It snows every year, & yet, every time it starts up again, I realize just how much I've forgotten about what winter is like. Warm weather has a way of erasing the realities of the cold from our minds, which means that it's always a bit of a rude awakening the first morning you wake up to half a foot of the fluffy stuff outside your door, covering your car, mucking up the roads, etc.
Though I'm a native Northeast Ohioan, this is my first winter in the
Snowbelt, & I confess that I've been a little bit nervous about whether I can handle the severity of a Cleveland snowy season. Thankfully, we got a slow start here in the CLE this year (thank, El NiƱo/sorry, climate change), but in the last week, winter officially arrived. It's been snowing pretty much nonstop for the last few days, which has triggered plenty of almost-forgotten knowledge about what its like to live in a winter wonderland. In the words of the immortal Celine Dion, "It's all coming back, it's all coming back to me now...."
1. Snow is wet.
"Duh," right? I know. But it's easy to forget that heavy snow falling from the skies is akin to heavy rain falling from the skies, in terms of what happens when it hits your body. I loathe the practice of carrying an umbrella in the snow, but I understand why people do it.
That shit is really wet, y'all. Fortunately, I have a thousand hats & also never really have to leave my house.

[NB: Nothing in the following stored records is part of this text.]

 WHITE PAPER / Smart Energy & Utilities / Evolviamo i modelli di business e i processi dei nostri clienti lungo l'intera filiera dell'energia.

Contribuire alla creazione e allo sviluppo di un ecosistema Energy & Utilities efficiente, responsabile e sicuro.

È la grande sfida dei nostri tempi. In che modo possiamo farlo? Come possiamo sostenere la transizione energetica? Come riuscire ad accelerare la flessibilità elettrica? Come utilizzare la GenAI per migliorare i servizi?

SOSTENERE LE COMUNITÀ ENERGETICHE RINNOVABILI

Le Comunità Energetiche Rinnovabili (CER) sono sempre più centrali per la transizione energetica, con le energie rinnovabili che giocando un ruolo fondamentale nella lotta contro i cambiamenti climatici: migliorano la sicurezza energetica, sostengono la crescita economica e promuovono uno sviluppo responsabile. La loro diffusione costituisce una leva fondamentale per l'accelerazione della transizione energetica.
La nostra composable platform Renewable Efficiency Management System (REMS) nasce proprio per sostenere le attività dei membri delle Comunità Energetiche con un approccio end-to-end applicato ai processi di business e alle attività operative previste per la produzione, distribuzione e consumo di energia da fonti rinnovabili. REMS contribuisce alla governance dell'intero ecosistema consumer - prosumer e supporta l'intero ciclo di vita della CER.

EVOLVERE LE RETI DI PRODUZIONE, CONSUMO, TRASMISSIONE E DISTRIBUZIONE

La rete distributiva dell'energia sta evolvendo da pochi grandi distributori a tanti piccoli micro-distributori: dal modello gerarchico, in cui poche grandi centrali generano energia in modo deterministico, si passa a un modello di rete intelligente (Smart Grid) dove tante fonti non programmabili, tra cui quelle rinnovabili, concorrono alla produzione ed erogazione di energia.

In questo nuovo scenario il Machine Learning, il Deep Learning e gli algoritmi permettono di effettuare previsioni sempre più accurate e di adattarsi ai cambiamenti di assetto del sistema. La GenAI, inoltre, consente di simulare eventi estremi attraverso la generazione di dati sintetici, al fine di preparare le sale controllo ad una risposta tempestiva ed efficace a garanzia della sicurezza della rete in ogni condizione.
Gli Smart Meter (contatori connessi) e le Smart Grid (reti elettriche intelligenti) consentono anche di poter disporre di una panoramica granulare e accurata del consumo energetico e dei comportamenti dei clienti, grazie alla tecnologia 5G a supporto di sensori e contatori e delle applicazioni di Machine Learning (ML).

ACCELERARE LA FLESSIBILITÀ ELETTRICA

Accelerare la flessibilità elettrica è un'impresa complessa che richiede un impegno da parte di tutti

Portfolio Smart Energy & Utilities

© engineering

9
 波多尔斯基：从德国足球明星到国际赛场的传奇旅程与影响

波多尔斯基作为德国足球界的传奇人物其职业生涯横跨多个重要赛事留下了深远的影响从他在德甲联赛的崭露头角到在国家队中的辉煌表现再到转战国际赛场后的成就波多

2. Snow is colder than I think it is.
Also duh. For whatever reason, though, I have this tendency to scrape off my car without putting on my gloves because I always think, "Oh, this will only take a second." But that's not true because it takes, like, five minutes, minimum, to extract my car from the snow, & five minutes is plenty of time for my hands to freeze solid after all the snow I'm brushing off my windshield falls onto them.
3. Snow severely limits my shoe options.
Who wants to wear duck boots everywhere? Not me (even though my duck boots are pretty cute - they have pink laces!) Unfortunately, when the snow is coming down
- or
already down - there aren't a whole lot of options in terms of footwear that can handle the elements. When the choices are duck boots or literal cold feet, I'll pick duck boots every time.
4. Shoveling snow is the worst.
If I'm being honest - & honestly spoiled - I've never really had to shovel. I helped my mom sometimes, but last year, I convinced her to let me pay some neighborhood kids to do it, & before that, I lived in company-managed buildings where someone else did all the snow removal. Now, I live in a two-building complex with
exactly six other residents, total, & it's on us to clear our own damn snow.
Which is grueling. I'm trying to see it as a workout, but it's not really working out.
5. Snow makes for expensive gas bills.
Fine, this isn't about snow, in particular, just about the cold, but file this one, too, under Stuff I've Never Had to Deal With. My utilities have always been included in my rent, but that's not the case here - & this month, my gas bill was $108 to heat my little apartment! Maybe Cleveland rent is cheap because it's so expensive to live here in the winter?! Remind me never to buy a whole damn house.
6. It makes everything move more slowly.
Need to leave for work in the morning? Gotta wake up 15 minutes earlier to scrape off the car. Need to be somewhere in a hurry? Not likely, unless you're willing to wear gloves just to touch the steering wheel & to breathe puffs of cold air as the car heats up on the go. Need to drive someplace off the beaten (plowed) path? Good luck navigating those slushy roads above 25 mph.
7. It doesn't bother me that much.
Confession: Despite all these complaints, I actually kind of
like the cold & the snow. I know this is not necessarily a popular opinion, even here in Northeast Ohio, where plenty of people openly loathe winter, dread its arrival, & pray for its speedy departure - but not me. I've always been a fan of winter. The cold air makes me feel alive, tromping through inches of snow to go about daily life makes me feel hardy...
8. And it makes me feel weirdly proud to be an Ohioan.
Sometimes I look around at snow-covered Cleveland - like last night, when I made my way through the grocery store parking lot, snow crunching beneath my duck boots, ice clinging to the handle of my shopping cart, wind whipping my face - & I can't help but laugh. Even half this amount of snow would've shut D.C. down for at least a day! It would've wiped grocery stores out & canceled school & sent people into a panicked, multiple-sweater-wearing frenzy of doom. But not here; never here. Here, we suck it up & life goes on because when you live in Northeast Ohio, winter is always coming.